--- PROBLEM ---
Look in the material below for the line with "Portrait of an" and the line with "Dangerous woman in", then set down exactly those two lines and all lines between, nothing more.

--- EXCERPTED RECORDS ---
---*---
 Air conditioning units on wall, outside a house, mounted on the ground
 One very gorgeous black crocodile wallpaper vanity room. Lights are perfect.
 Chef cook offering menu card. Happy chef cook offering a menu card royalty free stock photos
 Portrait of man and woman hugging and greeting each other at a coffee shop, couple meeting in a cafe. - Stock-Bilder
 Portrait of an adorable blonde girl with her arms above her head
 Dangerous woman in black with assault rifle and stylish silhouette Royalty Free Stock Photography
---*---
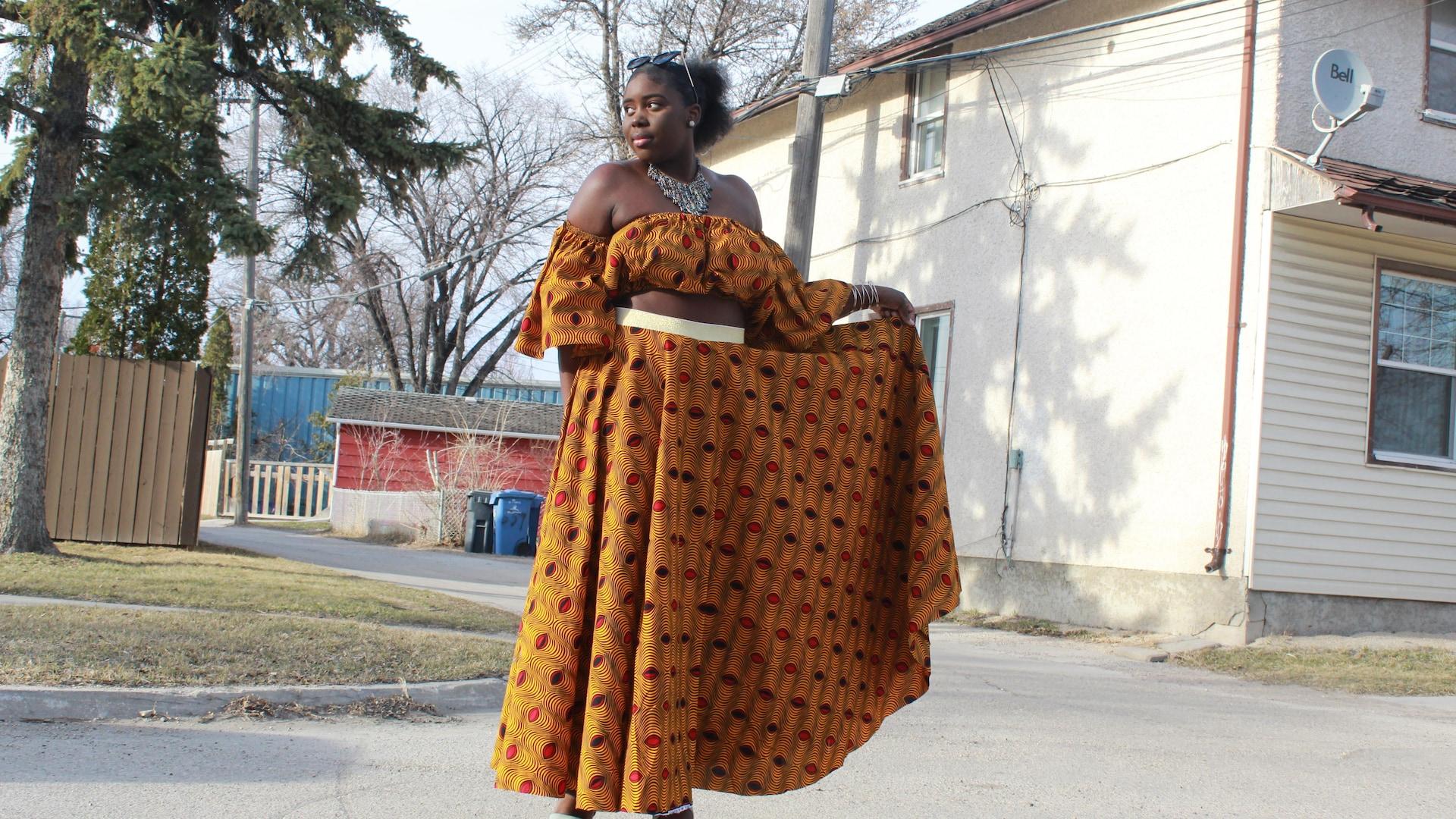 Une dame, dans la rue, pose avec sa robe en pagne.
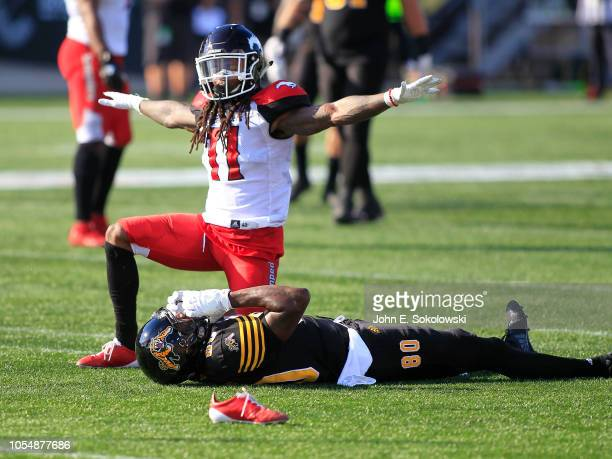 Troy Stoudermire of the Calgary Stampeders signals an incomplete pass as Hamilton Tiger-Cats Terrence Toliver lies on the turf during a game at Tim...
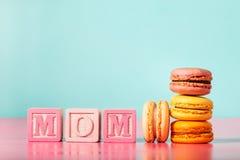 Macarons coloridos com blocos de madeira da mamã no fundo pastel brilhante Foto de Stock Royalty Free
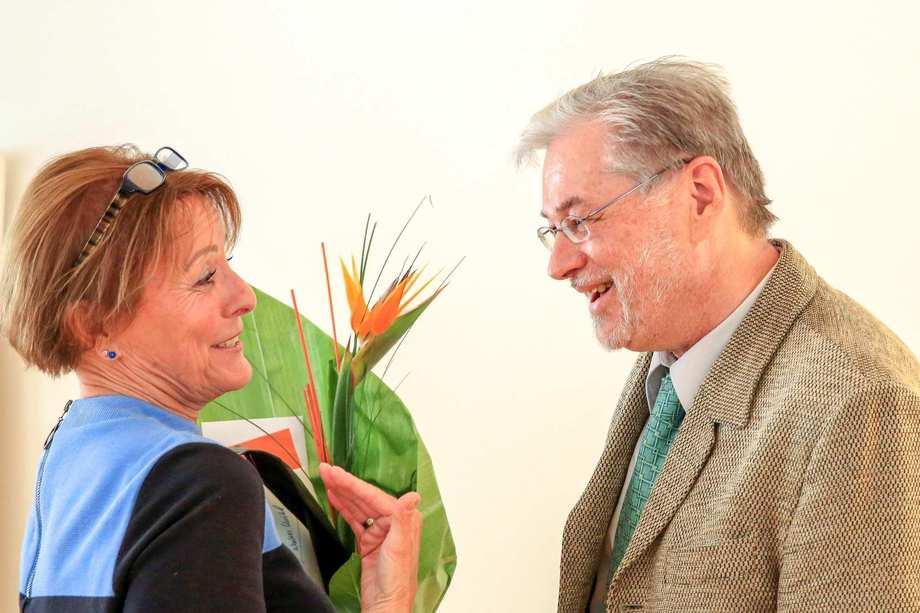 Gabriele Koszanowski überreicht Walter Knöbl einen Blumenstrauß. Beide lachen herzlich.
---*---
--- COMPLETED EXERCISE ---
 Portrait of an adorable blonde girl with her arms above her head
 Dangerous woman in black with assault rifle and stylish silhouette Royalty Free Stock Photography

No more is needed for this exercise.